_TEXT PROVIDED:_
- - -

The House Republican Leadership recently announced that incoming Pennsylvania Congressman Tom Marino and Arkansas Congressman Tim Griffin have been assigned seats on Rep. Lamar Smith’s Judiciary Committee. Marino and Griffin, who were profiled in Right Wing Watch’s The Ten Scariest Republicans Heading to Congress, are peculiar picks for a committee which has “jurisdiction over matters relating to the administration of justice in federal courts, administrative bodies, and law enforcement agencies” since both Republicans were dogged by corruption and ethics scandals prior to their successful bids for Congress.
Marino resigned from his position as a US Attorney in the wake of a brewing scandal over his ties to resort owner and convicted felon Louis DeNaples. He described DeNaples as his “close friend” and provided a reference for DeNaples when he attempted to win state approval to have slot machines at his resort.
But when Marino’s own office opened an investigation into DeNaples over his ties to organized crime, Marino's assistants discovered the reference and the Department of Justice (DOJ) transferred the case to the US Attorney of Binghamton, NY. The DOJ later launched an investigation of Marino “for allegedly violating several department guidelines” over the “reference letter he wrote to help Louis DeNaples get a casino license,” but the investigation ended once Marino resigned.

- - -

_TASKS AND EXERCISES:_
[A] In the article on the Judiciary Committee appointments, to whom did the Department of Justice transfer the DeNaples case?
[B] Transcribe the article on the Judiciary Committee appointments between "The House Republican" and "bids for Congress.", inclusive.

- - -

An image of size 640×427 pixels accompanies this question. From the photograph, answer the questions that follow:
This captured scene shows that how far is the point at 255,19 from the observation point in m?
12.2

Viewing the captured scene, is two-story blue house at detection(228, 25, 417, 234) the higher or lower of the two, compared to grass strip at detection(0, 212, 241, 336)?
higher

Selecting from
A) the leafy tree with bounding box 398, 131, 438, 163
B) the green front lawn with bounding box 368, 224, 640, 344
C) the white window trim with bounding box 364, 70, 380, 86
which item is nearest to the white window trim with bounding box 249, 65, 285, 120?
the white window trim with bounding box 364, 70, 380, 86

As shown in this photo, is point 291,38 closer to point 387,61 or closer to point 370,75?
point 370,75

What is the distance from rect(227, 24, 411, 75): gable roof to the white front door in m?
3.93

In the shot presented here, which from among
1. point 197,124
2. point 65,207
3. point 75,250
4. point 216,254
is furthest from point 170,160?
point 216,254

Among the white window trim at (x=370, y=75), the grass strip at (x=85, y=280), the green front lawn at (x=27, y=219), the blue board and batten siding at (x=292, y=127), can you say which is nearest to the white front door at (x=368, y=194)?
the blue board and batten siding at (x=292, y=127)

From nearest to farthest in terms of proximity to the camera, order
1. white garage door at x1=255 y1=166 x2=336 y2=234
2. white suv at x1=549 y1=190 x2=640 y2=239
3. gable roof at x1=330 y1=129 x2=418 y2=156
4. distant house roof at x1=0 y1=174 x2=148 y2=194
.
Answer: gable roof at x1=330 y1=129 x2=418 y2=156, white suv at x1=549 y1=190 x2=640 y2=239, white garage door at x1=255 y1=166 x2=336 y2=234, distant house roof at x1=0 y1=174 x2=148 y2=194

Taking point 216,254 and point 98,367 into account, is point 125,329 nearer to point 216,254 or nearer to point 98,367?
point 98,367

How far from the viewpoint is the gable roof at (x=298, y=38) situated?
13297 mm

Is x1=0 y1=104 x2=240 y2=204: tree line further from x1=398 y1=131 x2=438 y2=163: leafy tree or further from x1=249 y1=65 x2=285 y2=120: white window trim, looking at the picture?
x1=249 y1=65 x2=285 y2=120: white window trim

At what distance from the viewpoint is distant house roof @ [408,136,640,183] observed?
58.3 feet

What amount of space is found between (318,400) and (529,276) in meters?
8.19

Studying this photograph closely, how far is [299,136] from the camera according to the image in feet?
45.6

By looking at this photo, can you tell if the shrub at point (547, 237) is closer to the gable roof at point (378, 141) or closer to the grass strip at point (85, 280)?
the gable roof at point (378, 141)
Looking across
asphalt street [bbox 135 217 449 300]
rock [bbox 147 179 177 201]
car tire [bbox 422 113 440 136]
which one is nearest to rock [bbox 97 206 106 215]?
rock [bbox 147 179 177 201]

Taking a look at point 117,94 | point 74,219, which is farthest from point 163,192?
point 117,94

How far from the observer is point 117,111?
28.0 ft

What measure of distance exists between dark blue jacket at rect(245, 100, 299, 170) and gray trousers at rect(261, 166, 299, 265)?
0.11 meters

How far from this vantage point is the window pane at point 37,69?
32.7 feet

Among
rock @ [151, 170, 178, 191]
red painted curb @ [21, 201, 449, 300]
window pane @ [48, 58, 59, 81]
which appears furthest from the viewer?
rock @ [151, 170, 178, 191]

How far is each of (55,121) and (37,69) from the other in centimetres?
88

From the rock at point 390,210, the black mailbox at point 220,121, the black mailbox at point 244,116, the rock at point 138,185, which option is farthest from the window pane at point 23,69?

- - -

_SOLUTIONS TO THE TASKS:_
[A] The US Attorney of Binghamton, NY.

[B]
The House Republican Leadership recently announced that incoming Pennsylvania Congressman Tom Marino and Arkansas Congressman Tim Griffin have been assigned seats on Rep. Lamar Smith’s Judiciary Committee. Marino and Griffin, who were profiled in Right Wing Watch’s The Ten Scariest Republicans Heading to Congress, are peculiar picks for a committee which has “jurisdiction over matters relating to the administration of justice in federal courts, administrative bodies, and law enforcement agencies” since both Republicans were dogged by corruption and ethics scandals prior to their successful bids for Congress.